-------- SUPPLIED INFORMATION
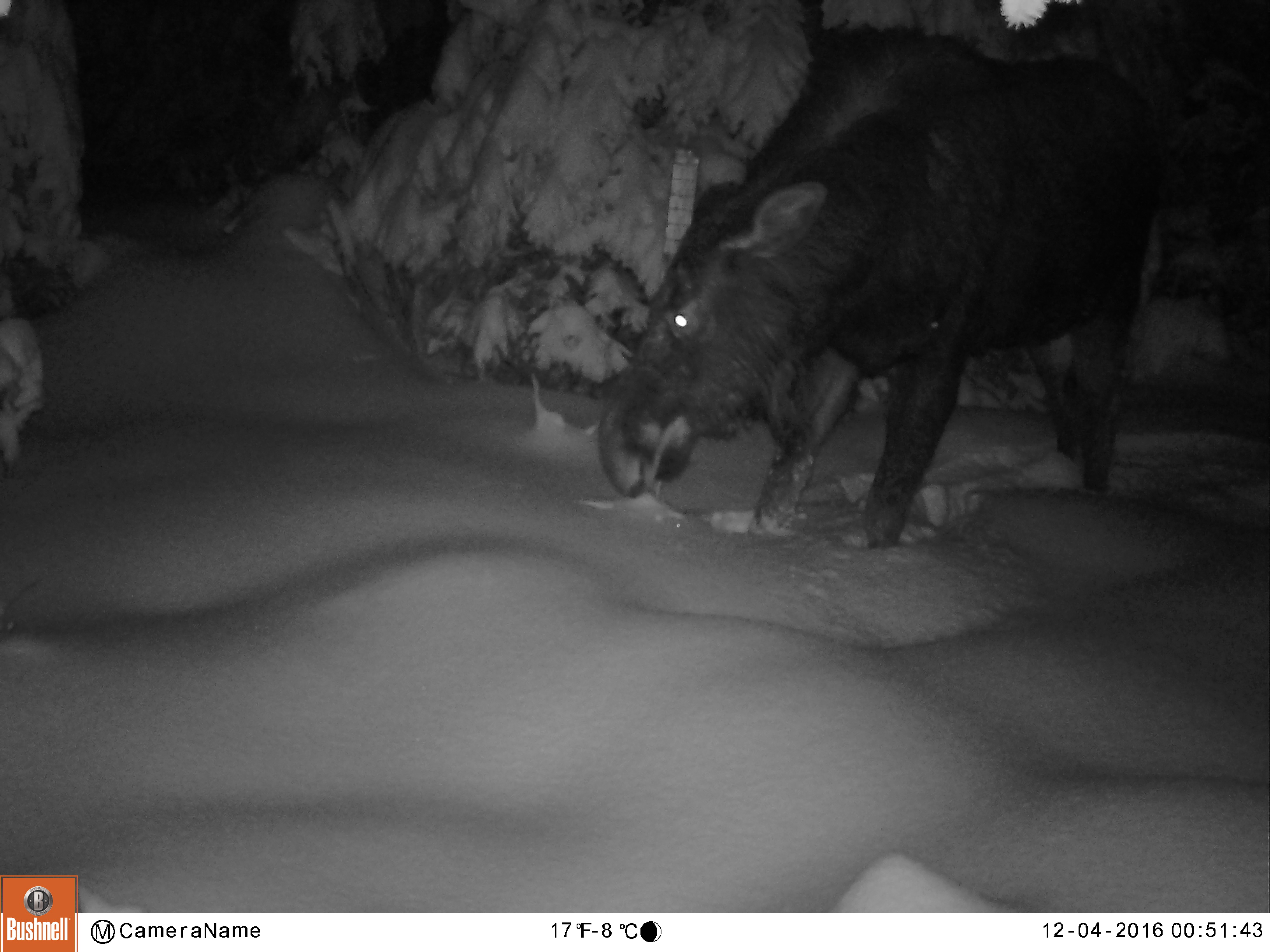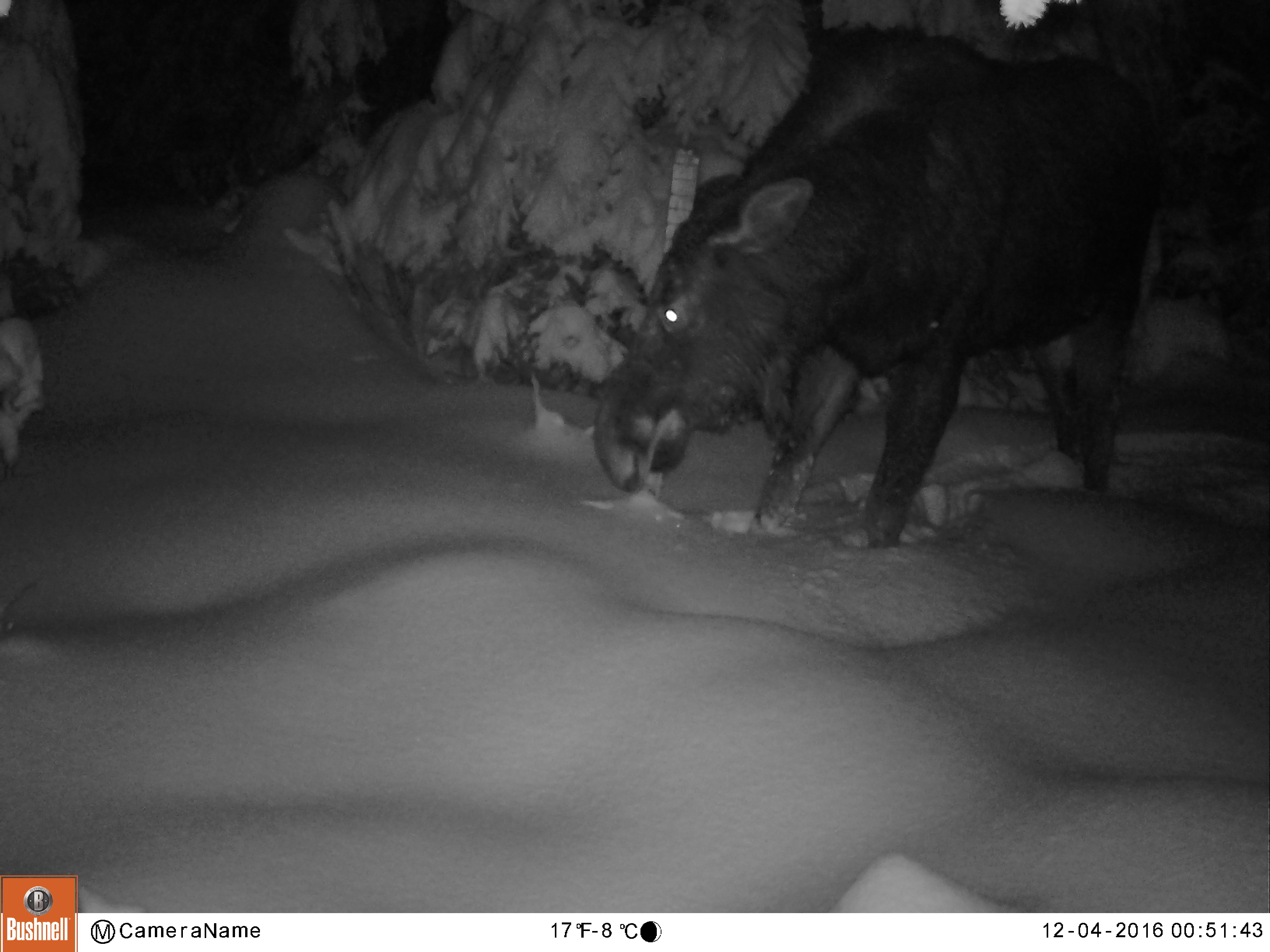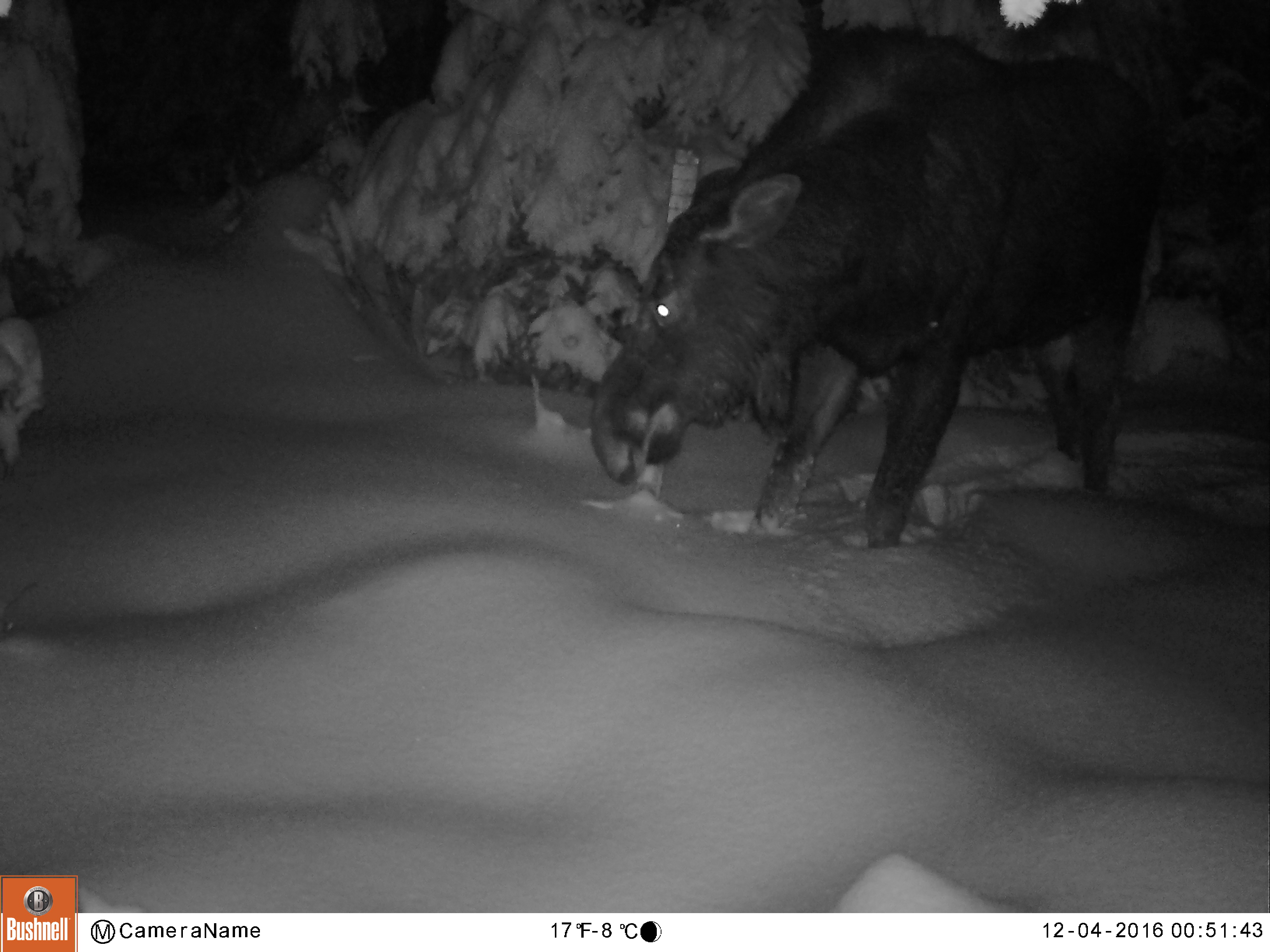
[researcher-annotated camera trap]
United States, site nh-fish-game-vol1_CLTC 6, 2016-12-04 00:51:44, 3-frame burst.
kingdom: Animalia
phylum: Chordata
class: Mammalia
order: Artiodactyla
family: Cervidae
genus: Alces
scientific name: Alces alces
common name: moose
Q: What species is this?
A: Moose (Alces alces).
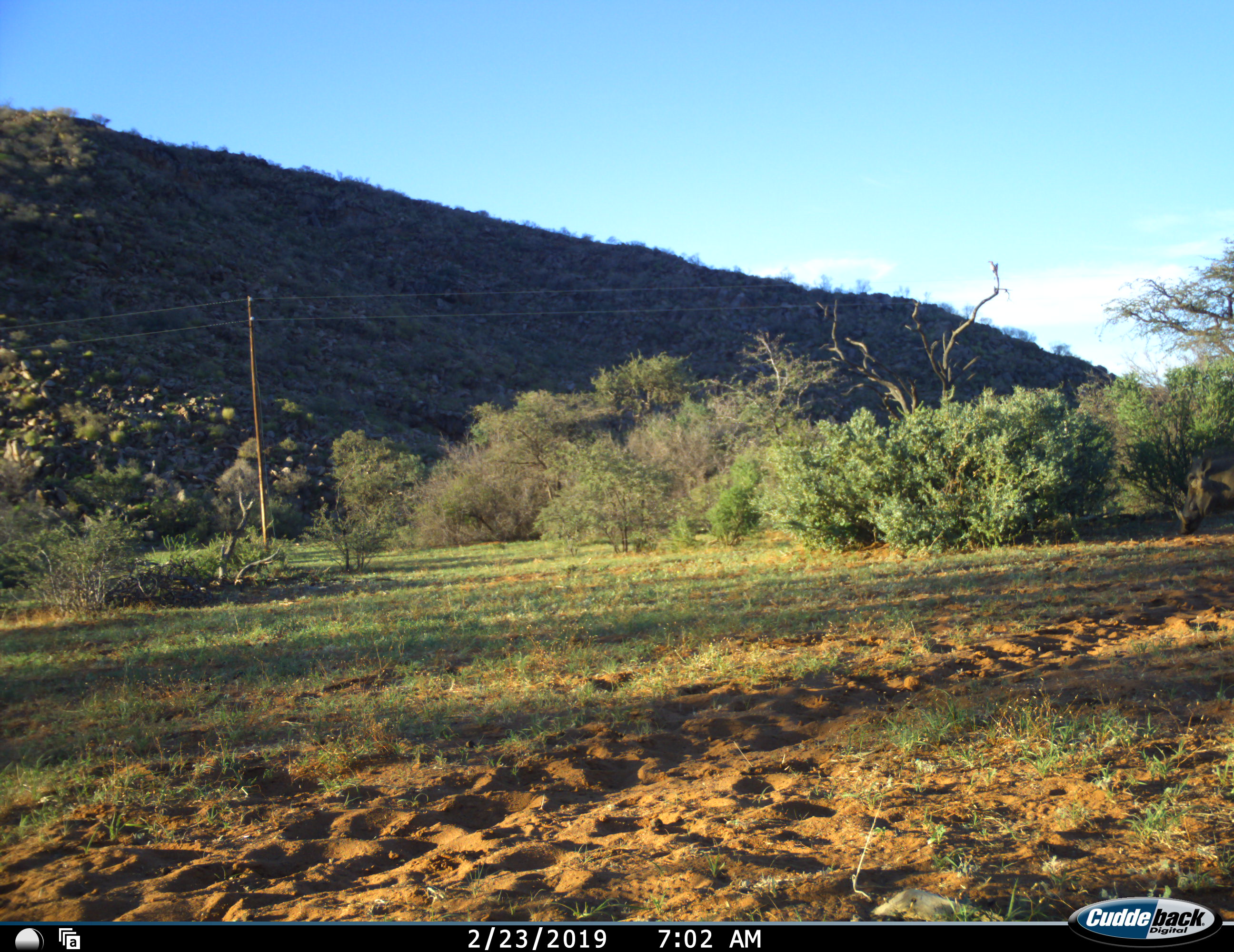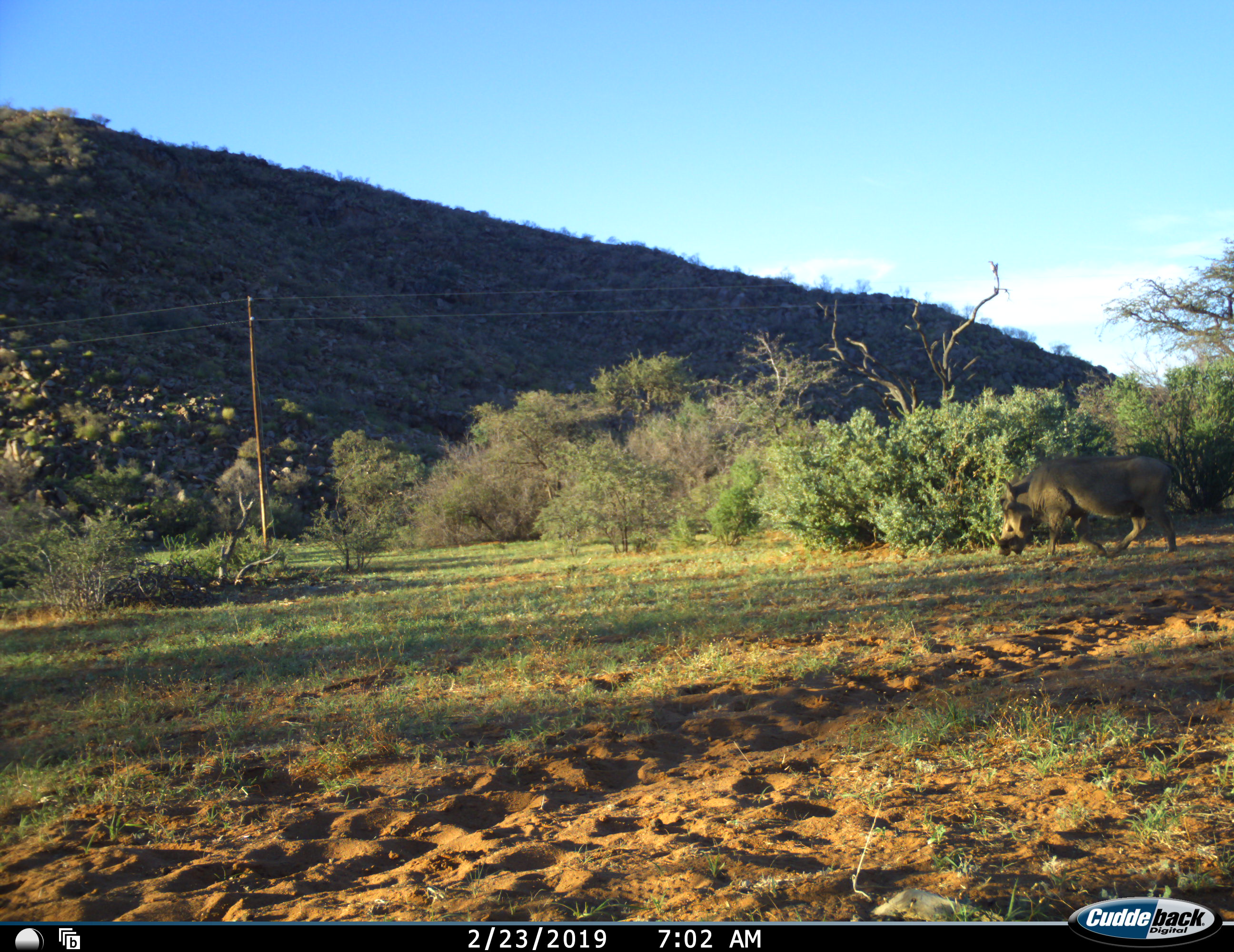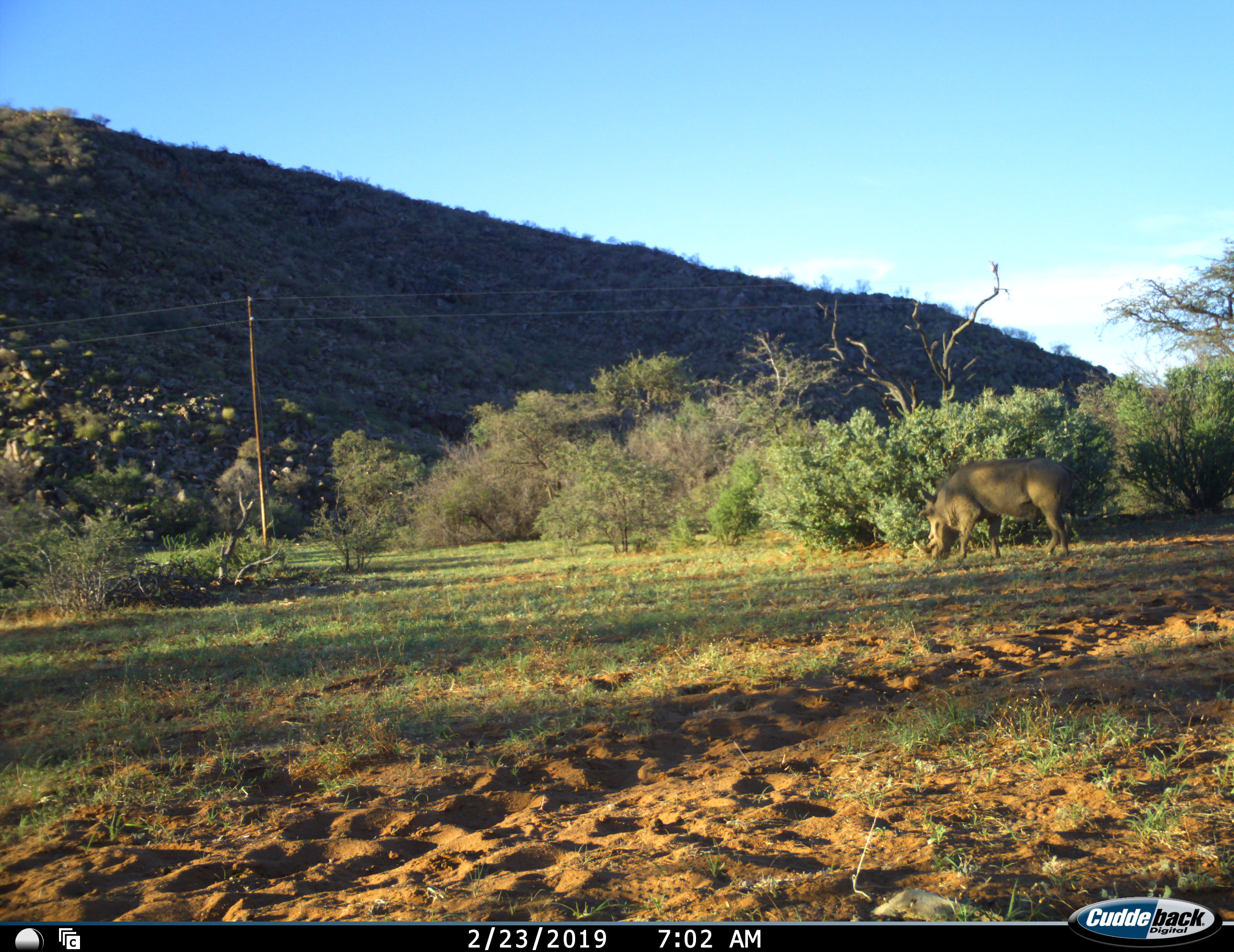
----------------
**WHAT YOU ARE ASKED TO DO**: Find the line holding "order: Artiodactyla" in the data above. Retype it and every later line exactly, through the end, but not the pictures.

**ANSWER SECTION**:
order: Artiodactyla
family: Cervidae
genus: Alces
scientific name: Alces alces
common name: moose
Q: What species is this?
A: Moose (Alces alces).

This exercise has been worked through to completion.